Top of Provided data

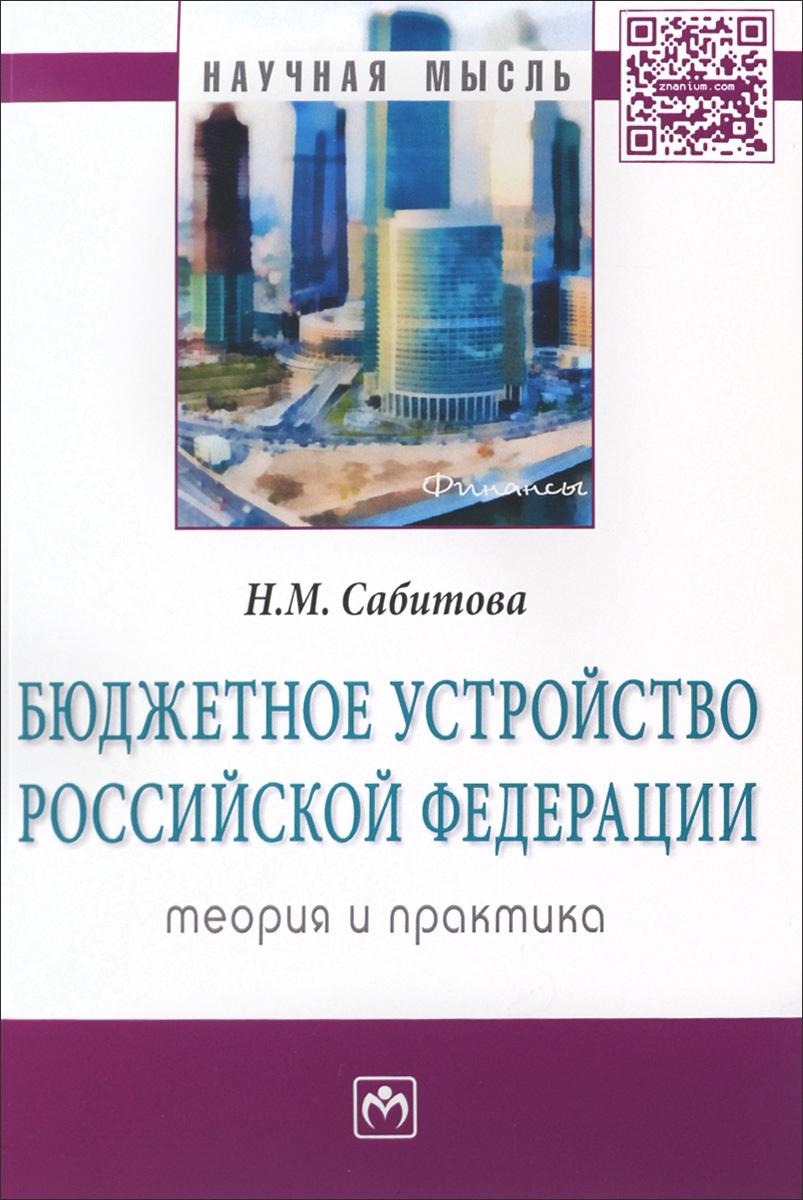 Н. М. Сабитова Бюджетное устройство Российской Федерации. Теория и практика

Bottom of Provided data
Top of Provided data

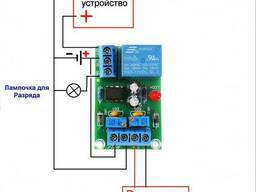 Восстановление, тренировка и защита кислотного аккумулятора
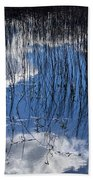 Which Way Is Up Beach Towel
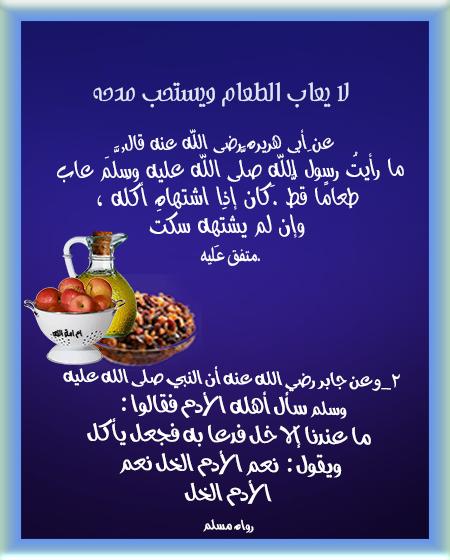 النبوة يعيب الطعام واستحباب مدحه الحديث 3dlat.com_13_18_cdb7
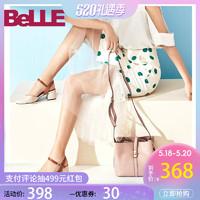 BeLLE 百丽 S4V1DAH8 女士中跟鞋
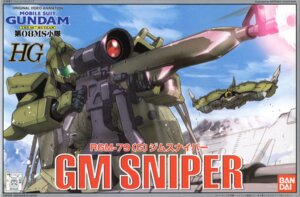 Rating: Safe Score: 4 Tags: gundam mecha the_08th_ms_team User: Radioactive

Bottom of Provided data
Top of Provided data

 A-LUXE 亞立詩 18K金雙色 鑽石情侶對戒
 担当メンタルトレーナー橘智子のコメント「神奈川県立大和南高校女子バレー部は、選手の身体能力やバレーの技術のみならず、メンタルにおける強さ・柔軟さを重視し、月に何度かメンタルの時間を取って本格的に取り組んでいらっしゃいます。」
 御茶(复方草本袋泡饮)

Bottom of Provided data

• Work instructions: From the records above, copy exactly the lines starting at the one with "Which Way Is Up Beach Towel" and ending at the one with "Rating: Safe Score: 4", and no others. Pictures stay out.

• Result:
 Which Way Is Up Beach Towel
 النبوة يعيب الطعام واستحباب مدحه الحديث 3dlat.com_13_18_cdb7
 BeLLE 百丽 S4V1DAH8 女士中跟鞋
 Rating: Safe Score: 4 Tags: gundam mecha the_08th_ms_team User: Radioactive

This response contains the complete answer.